One of those “could have been bigger than the Beatles” acts that somehow got away, Odeon Beat Club didn’t simply give up when their second album failed to make the big breakthrough. Though you could have forgiven them if they had – getting on for a decade of being, it seemed, the ‘next big thing’, they produced a succession of irresistible singles which all failed to achieve the heights they deserved. Then, a strange flirtation with fate, or so it seemed, as Pete Doherty appointed them as support for some sold-out Barrowlands shows. However, while The View were down the cop shop and in the tabloids with Doherty, the Glasgow four-piece were the ones who couldn’t get arrested, and the Babyshambles-endorsed album vanished without trace.

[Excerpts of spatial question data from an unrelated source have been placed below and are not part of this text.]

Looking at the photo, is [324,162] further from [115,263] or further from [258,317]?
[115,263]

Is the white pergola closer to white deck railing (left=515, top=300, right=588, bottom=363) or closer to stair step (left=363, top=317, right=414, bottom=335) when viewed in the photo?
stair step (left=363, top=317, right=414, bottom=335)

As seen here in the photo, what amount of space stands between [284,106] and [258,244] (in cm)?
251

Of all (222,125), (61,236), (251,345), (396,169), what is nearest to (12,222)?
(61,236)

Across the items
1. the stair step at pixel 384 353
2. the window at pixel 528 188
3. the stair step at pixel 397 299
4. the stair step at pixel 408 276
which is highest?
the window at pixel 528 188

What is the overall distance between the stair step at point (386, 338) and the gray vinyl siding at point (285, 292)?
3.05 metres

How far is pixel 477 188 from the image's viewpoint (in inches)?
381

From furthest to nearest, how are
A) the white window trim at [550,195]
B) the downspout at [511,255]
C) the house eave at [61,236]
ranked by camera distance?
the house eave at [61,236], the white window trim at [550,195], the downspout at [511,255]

Anyhoo. Fast forward two or so years. The band rather than officially splitting simply seemed to vanish, and it became clear that singer Paul Tierney’s relocation to Bristol and reemergence as solo act Lonely Tourist at least answers the question “where are they now?”
Given that this solo album is indeed a stripped-back affair with just the odd bit of percussion and keys – nowhere near the occasional wall of sound that the Beatclub favoured – it’s still song-based, and falls somewhere between the very Glaswegian indie rock of early Beatclub and the more ragged – and current – stuff that caught Doherty’s ear.

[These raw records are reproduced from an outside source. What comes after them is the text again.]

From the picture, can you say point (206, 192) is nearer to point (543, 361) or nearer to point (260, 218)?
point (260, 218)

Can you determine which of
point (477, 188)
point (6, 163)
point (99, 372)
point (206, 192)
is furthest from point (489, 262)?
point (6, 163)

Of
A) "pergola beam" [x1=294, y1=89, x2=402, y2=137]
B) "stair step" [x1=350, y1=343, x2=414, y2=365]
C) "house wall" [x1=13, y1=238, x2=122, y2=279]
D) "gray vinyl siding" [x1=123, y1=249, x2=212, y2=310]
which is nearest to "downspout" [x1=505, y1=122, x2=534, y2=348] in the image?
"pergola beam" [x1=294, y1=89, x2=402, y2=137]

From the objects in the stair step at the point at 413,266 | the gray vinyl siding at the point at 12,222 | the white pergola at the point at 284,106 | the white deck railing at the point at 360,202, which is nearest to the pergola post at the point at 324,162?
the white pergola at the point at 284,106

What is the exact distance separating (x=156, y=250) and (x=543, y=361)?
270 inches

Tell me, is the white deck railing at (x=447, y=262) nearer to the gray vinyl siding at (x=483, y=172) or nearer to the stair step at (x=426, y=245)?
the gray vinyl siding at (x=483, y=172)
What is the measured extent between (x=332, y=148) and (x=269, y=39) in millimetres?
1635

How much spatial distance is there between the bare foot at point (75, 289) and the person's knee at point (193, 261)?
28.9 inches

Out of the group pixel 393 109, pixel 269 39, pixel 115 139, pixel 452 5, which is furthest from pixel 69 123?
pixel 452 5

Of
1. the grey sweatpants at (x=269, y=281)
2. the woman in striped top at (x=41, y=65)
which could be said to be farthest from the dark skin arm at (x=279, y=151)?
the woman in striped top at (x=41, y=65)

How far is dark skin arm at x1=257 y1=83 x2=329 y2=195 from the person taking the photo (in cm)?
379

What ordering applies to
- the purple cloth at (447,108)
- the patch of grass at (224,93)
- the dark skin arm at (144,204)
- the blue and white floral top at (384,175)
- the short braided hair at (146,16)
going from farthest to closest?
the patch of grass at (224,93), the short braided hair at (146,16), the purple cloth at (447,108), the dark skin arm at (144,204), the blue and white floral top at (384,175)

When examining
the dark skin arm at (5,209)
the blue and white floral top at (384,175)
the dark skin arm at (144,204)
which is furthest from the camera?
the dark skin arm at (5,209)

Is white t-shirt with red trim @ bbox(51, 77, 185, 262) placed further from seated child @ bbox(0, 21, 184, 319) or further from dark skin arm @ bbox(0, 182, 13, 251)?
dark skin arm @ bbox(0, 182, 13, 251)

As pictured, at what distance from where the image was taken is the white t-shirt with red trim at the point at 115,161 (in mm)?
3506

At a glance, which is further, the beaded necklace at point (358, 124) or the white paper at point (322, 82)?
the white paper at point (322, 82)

Top tune here is the single ‘Patron Saint Procrastinate’ but among the 10 very worthwhile tracks here, the jangle of ‘Trojan Box Calypso’ is old school Beatclub, while the almost skiffle ‘Beatclub Chancer’ holds up the side for the more mode-ish direction of songwriting. ‘Too Old For Clubbing’ is dark folk with a big wall of sound production – which contrasts sonically if not lyrically with the closing ‘Prince Of The World’, downbeat and deflated, until a celestial choir strikes up and gives an album which has real hidden depths the lift it deserves.